EXCERPTED TEXT
= = = = =
However, there are practical considerations that are important when the sequence converges so fast that it is actually useful.

If you generate the basis $V_k = [v_1, v_2, \dots v_k ]$ of $K_k(A,b)$ using the celebrated Arnoldi method, then you achieve a factorization of the form $$A V_k = V_{k+1} \bar{H}_k$$ where $\bar{H}_{k+1} \in \mathbb{R}^{(k+1) \times k}$ is an upper Hessenberg matrix. Now if we seek $x_k = V_k y_k$, then the orthogonality condition reduces to $$ V_k^T A V_k y_k = H_k y_k = V_k^T b = \|b\|_2 e_1^{(k)}$$ where $H_k \in \mathbb{R}^{k \times k}$ consists of the first $k$ rows of $\bar{H}_k$ and $e_1^{(k)}$ is the first column of the $k$-by-$k$ identity matrix. It is now straight forward to solve the linear system $$H_k y_k = \|b\|_2 e_1^{(k)}$$ because it is almost upper triangular. The standard procedure is to use Givens rotations to reduce it to upper triangular form. The beauty of this procedure is that the work can be recycled if we decided that we need to increase $k$.
= = = = =
GIVEN DATA
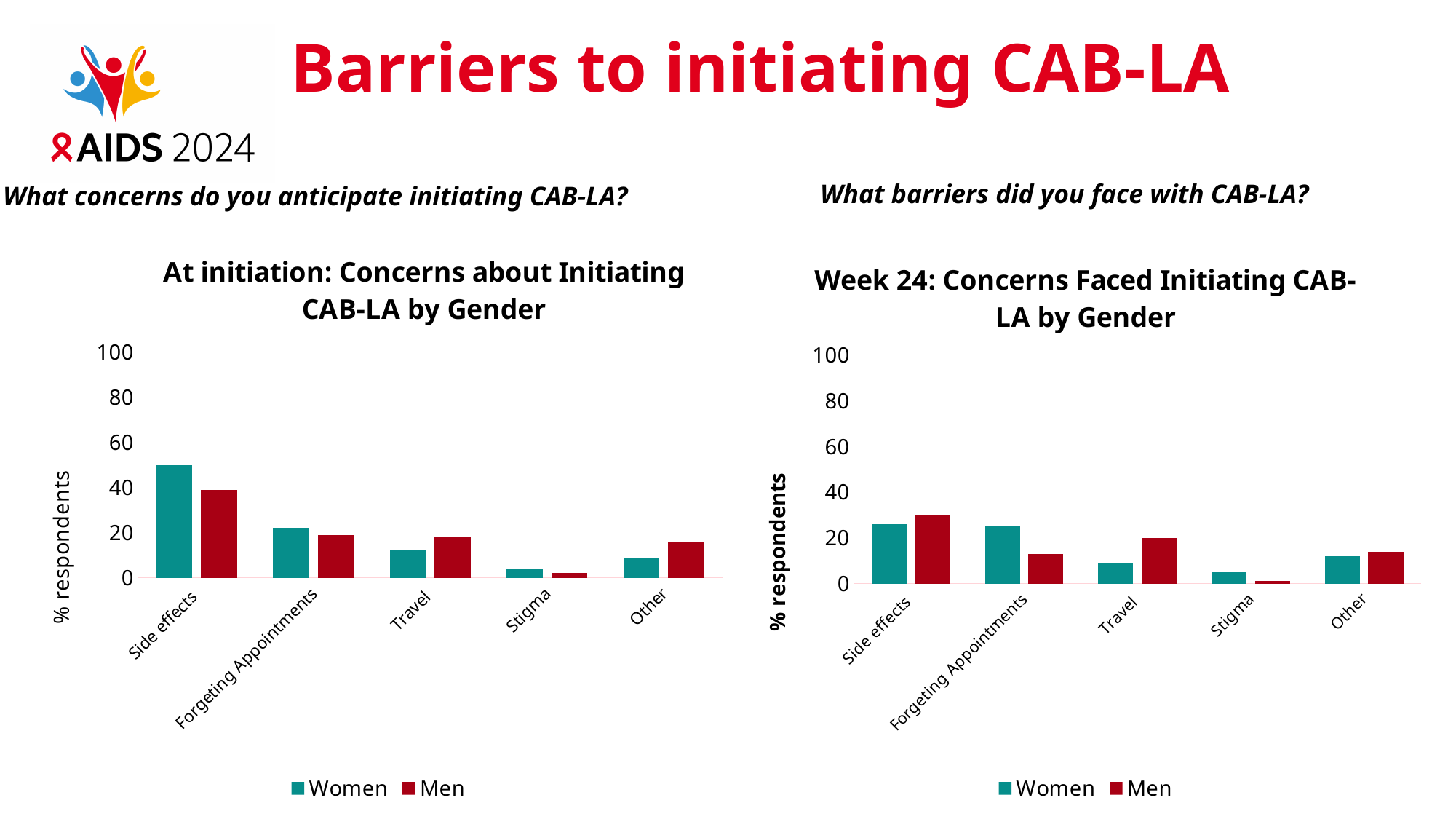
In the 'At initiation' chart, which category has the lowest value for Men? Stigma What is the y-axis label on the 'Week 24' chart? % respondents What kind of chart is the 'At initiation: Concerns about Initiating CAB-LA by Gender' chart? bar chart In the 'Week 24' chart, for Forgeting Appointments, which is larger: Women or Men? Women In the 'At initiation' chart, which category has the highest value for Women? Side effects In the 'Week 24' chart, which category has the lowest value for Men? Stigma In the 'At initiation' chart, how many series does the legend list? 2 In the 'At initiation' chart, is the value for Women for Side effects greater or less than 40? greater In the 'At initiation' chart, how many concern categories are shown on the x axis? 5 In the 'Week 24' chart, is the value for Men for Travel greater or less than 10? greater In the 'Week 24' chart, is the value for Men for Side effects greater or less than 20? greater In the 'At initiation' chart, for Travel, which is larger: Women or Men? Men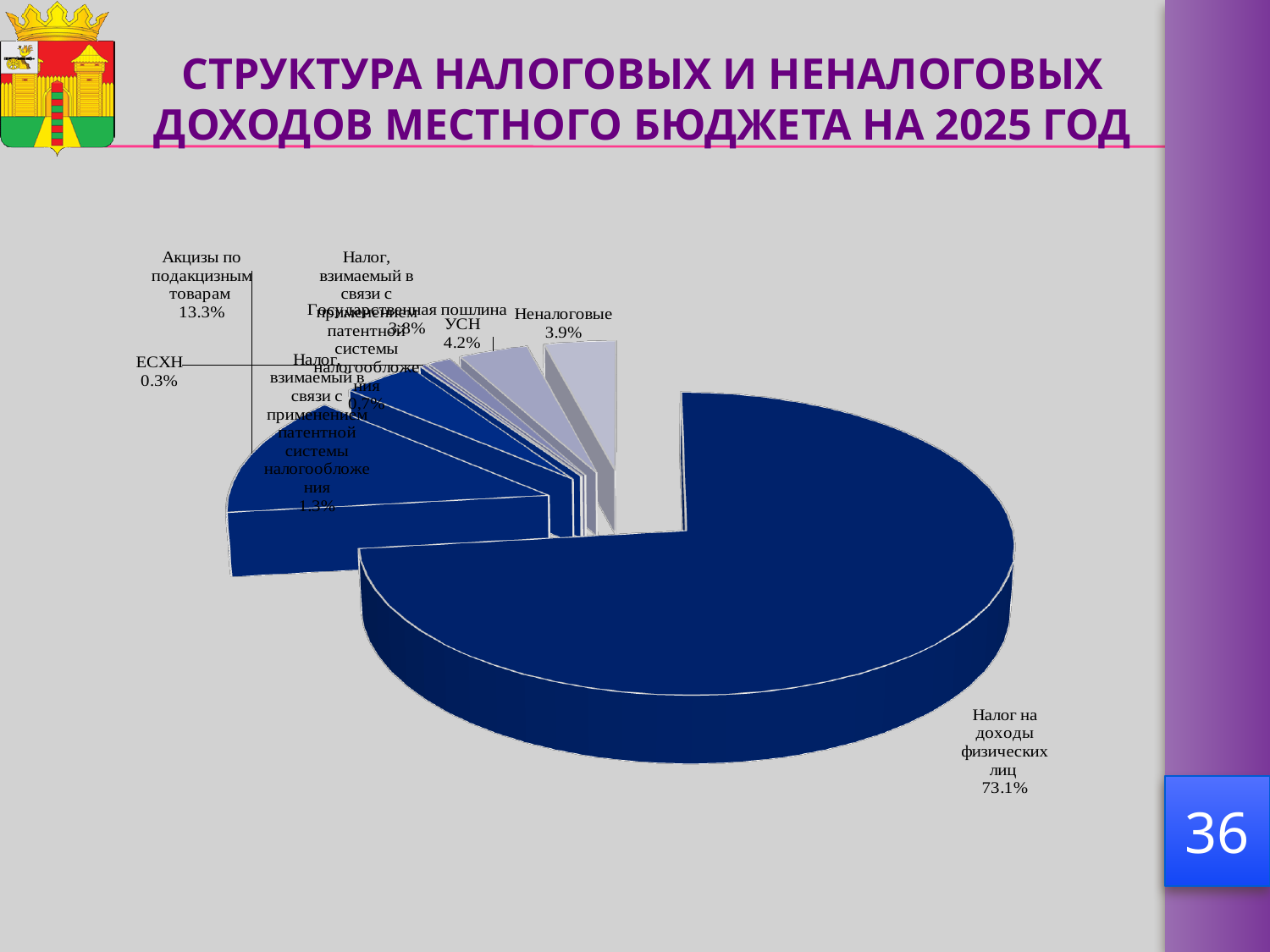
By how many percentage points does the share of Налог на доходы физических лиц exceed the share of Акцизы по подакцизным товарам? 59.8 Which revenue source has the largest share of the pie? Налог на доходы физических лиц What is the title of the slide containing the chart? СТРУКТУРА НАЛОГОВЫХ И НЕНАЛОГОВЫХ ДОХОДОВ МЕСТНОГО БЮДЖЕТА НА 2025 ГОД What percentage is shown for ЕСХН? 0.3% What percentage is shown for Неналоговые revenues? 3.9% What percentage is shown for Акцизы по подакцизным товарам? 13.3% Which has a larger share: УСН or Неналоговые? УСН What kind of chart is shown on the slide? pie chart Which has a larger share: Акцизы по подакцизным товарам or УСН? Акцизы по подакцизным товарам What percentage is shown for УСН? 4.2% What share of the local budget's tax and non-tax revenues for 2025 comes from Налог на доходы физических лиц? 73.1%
= = = = =
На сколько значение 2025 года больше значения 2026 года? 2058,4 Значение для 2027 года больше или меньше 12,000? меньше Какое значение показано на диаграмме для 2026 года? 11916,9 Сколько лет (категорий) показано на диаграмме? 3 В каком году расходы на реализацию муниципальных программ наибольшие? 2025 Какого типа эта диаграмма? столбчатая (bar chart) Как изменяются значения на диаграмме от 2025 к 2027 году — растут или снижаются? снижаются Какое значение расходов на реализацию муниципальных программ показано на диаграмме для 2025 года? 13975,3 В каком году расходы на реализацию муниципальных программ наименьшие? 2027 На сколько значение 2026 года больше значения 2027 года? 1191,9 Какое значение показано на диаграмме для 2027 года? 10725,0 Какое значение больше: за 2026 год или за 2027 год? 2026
= = = = =
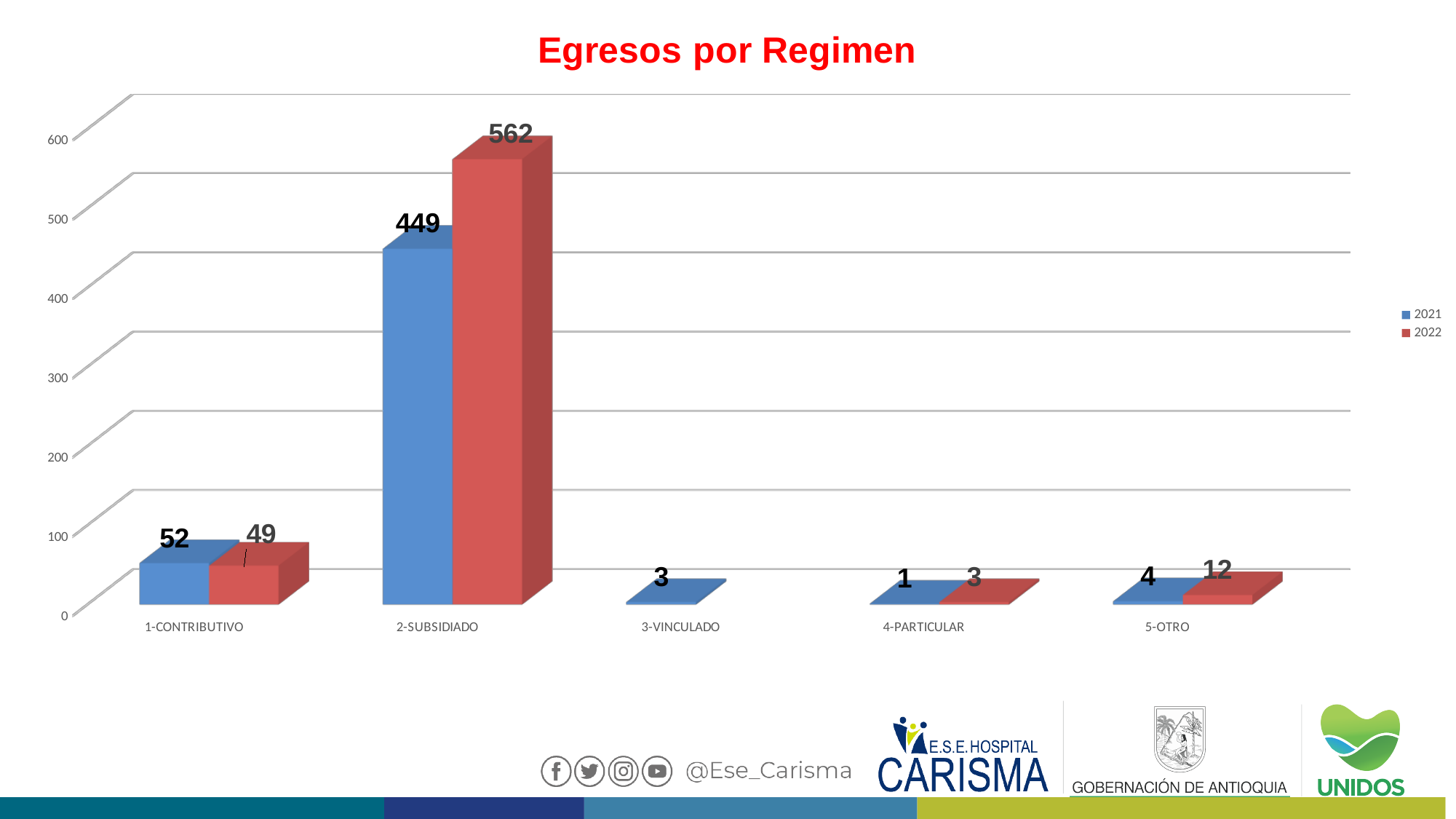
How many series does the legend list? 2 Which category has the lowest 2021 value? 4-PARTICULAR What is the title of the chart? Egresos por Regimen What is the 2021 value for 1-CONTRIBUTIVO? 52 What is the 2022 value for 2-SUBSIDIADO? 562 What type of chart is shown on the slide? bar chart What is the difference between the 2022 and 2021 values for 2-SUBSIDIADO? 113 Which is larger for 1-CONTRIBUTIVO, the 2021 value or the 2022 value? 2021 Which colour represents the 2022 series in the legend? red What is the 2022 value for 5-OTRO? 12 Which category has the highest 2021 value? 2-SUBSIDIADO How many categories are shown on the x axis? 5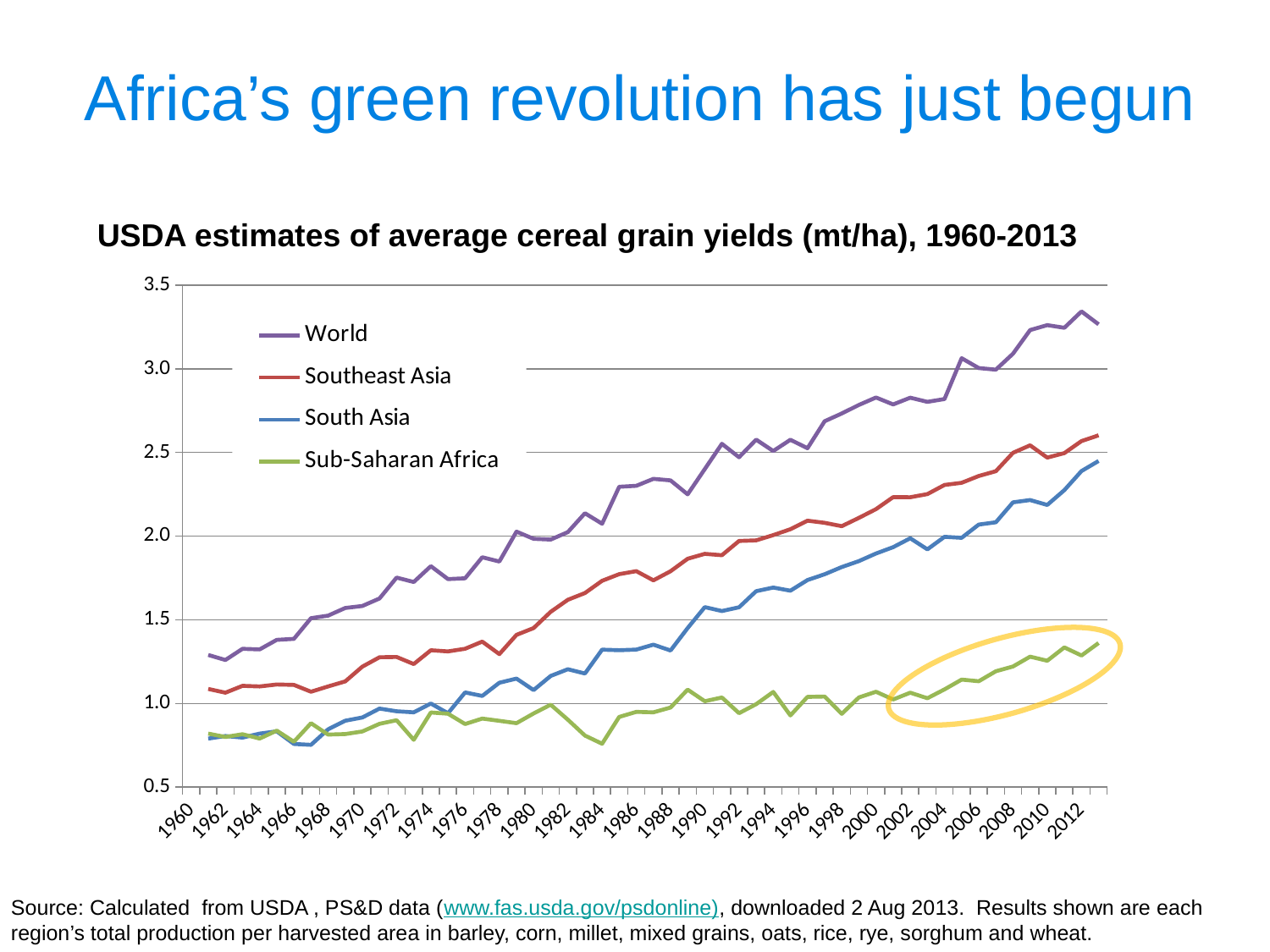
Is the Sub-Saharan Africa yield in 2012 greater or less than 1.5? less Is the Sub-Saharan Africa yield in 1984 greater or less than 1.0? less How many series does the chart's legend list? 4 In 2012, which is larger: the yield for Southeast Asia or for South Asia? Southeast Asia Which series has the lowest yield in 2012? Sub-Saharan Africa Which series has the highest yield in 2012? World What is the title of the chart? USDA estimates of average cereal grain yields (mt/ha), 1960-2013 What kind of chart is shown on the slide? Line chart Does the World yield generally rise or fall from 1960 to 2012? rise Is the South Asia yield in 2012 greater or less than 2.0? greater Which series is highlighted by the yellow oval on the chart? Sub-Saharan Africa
= = = = =
WHAT TO WORK ON
Answer these questions about the excerpt on the Arnoldi method:
1. Which method does the excerpt use to generate the basis $V_k$?
2. Which rows of $\bar{H}_k$ make up $H_k$?
3. What does the standard procedure use to reduce the system to upper triangular form?

COMPLETED TASK
1. The Arnoldi method.
2. The first $k$ rows.
3. Givens rotations.